A maior parte dos demais viajantes, fossem mercadores ou simples peregrinos, precedia a pé ou no máximo no dorso de uma mula e muito mais raramente a cavalo, até porque a utilização de animais obrigava a prover também o sustento deles e aumentava imensamente o já alto custo da viagem.

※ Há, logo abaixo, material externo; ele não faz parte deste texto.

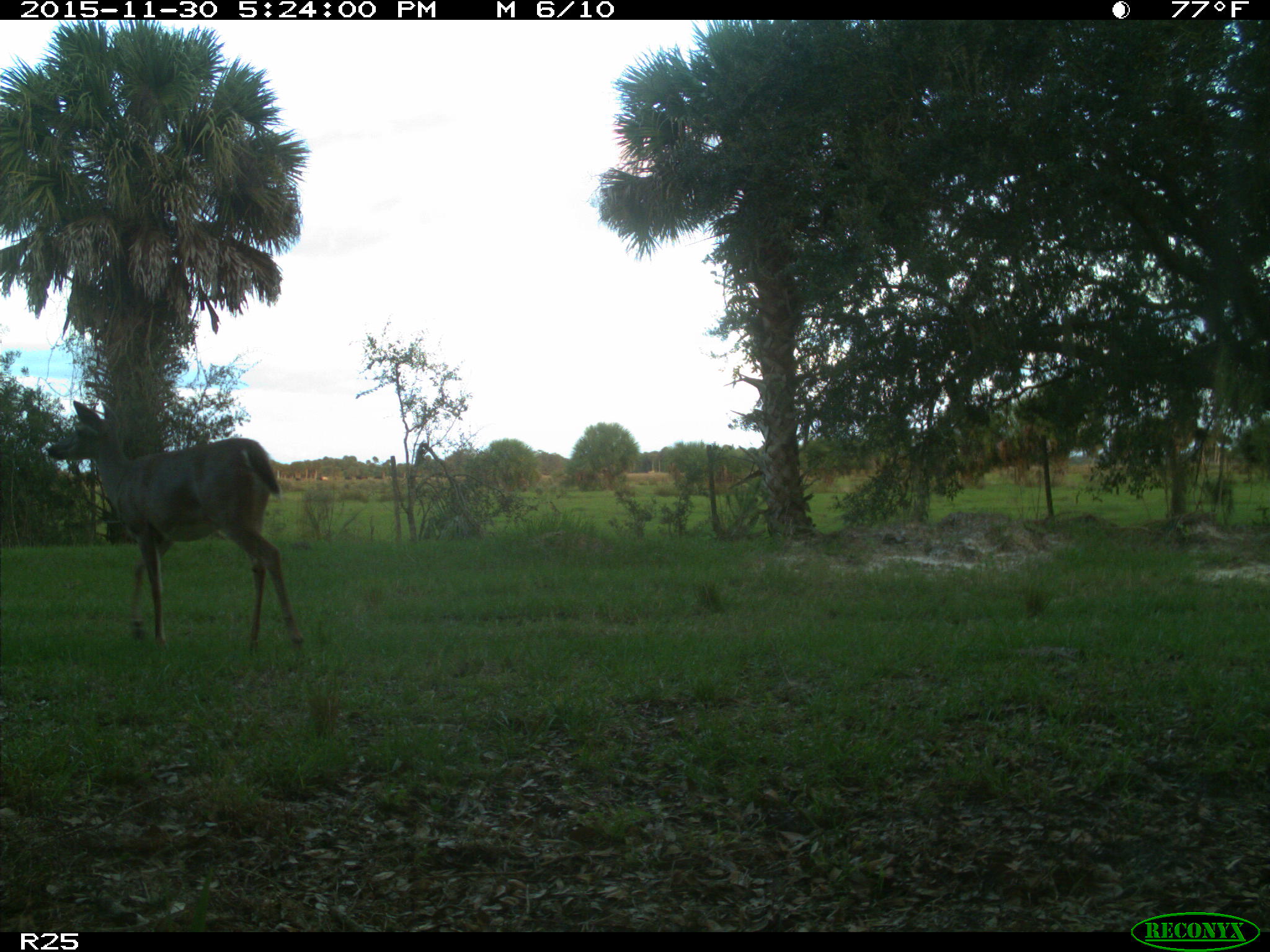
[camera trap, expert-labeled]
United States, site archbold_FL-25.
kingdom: Animalia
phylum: Chordata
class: Mammalia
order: Artiodactyla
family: Cervidae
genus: Odocoileus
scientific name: Odocoileus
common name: deer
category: unidentified deer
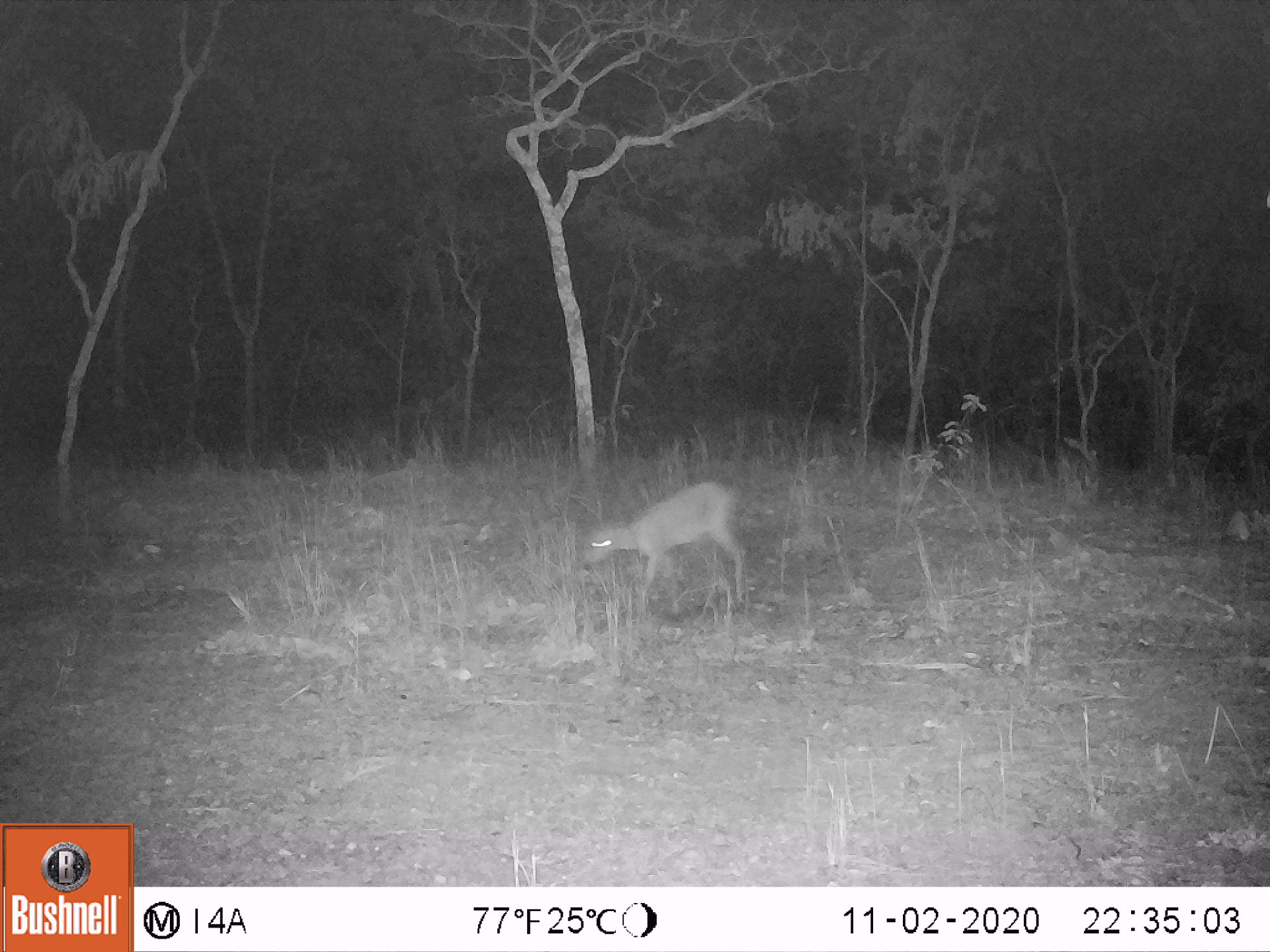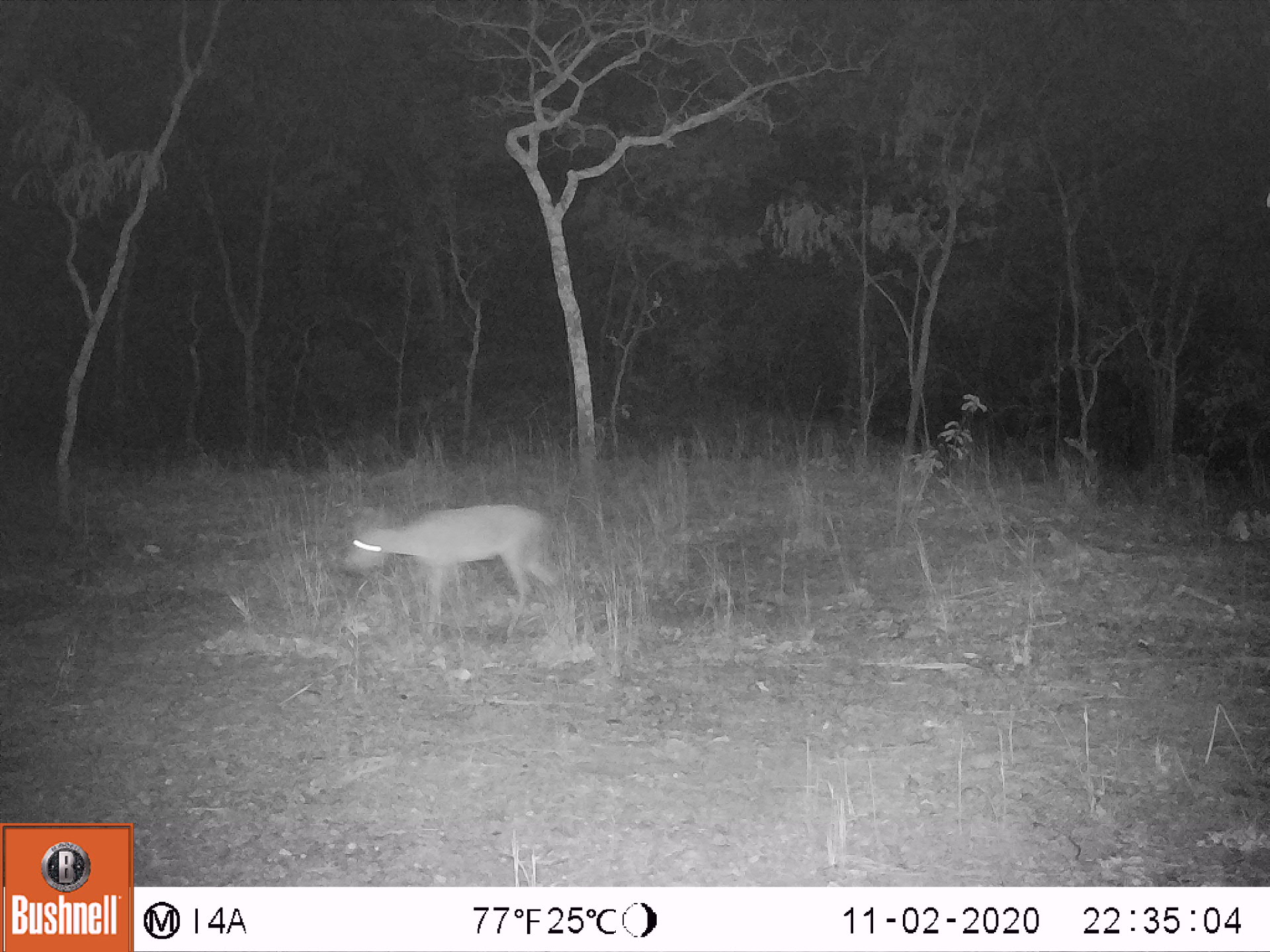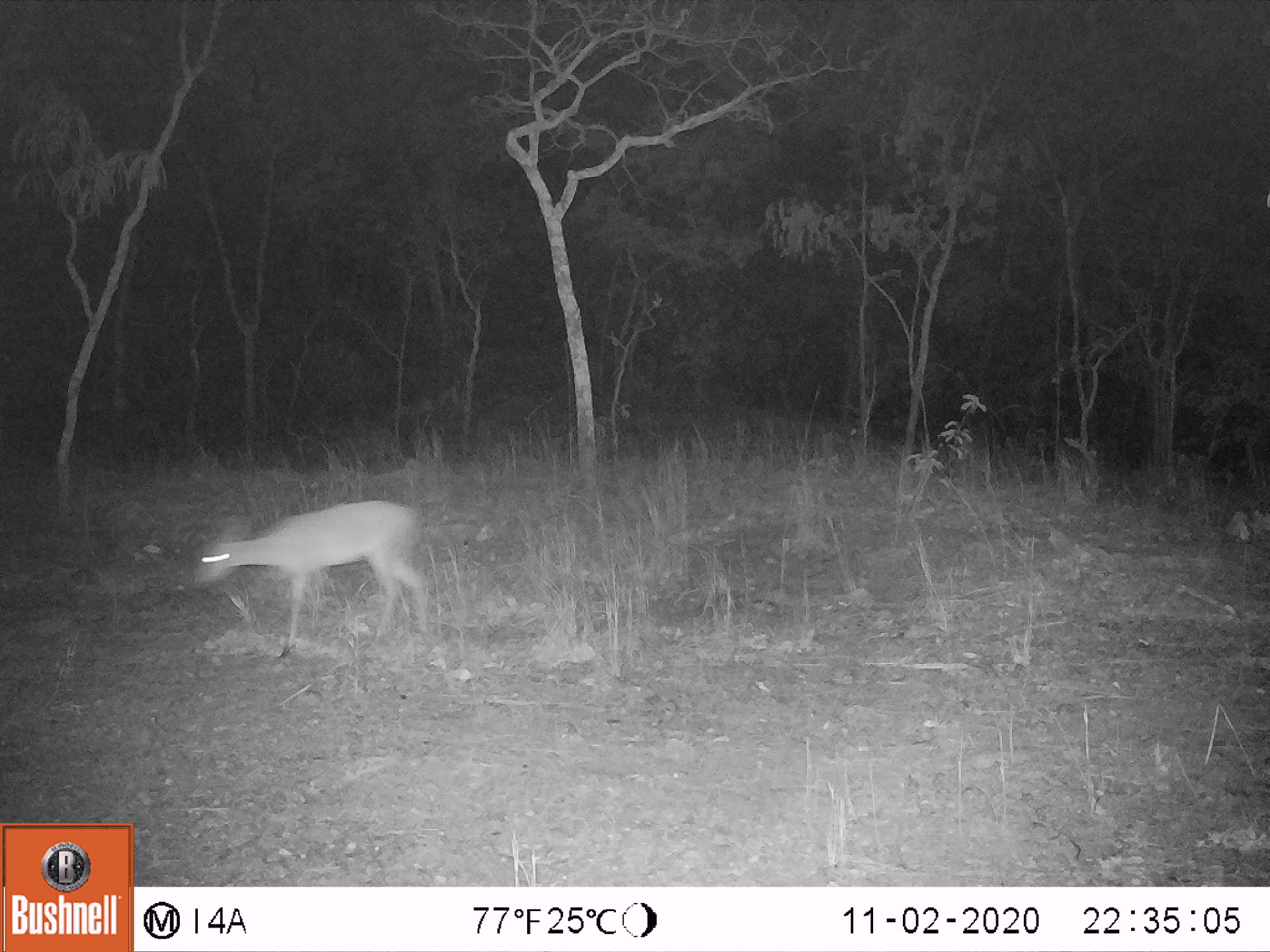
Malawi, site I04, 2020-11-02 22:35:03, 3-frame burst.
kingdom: Animalia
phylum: Chordata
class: Mammalia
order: Artiodactyla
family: Bovidae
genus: Sylvicapra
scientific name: Sylvicapra grimmia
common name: common duiker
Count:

Entre os incômodos mais sentidos, enfim, estavam os inúmeros controles a que os viajantes eram continuamente submetidos nos “postos de parada” ao longo das estradas, nos estreitos e na entrada das cidades: e se não era nada agradável, nas aduanas, ter as bagagens revistadas pelos guardas, igualmente odioso era ter de pagar os pedágios cada vez que se cruzava uma ponte ou se entrava pelas portas de uma cidade.




Deviam ser muitos também que viam uma taverna isolada como um refúgio quente e confortante: foi o sentimento que teve, em 1483, o dominicano alemão Felix Faber quando, vencidos os Alpes para dirigir-se à Terra Santa, depois de ter atravessado florestas, corrido o risco de cair em profundas grotas nas montanhas e tropeçado nas raízes dos caminhos, deu de cara com uma pequena e solitária hospedagem entre Cortina e Dobbiaco: Finalmente a salvo bem no meio de uma vale arenoso e estéril onde, como ele nos informa, “muitos morriam de noite pelo frio e pela fome”.
Fonte: A Vida Secreta da Idade Média. Elena Percivaldi. Editora Vozes, 2018.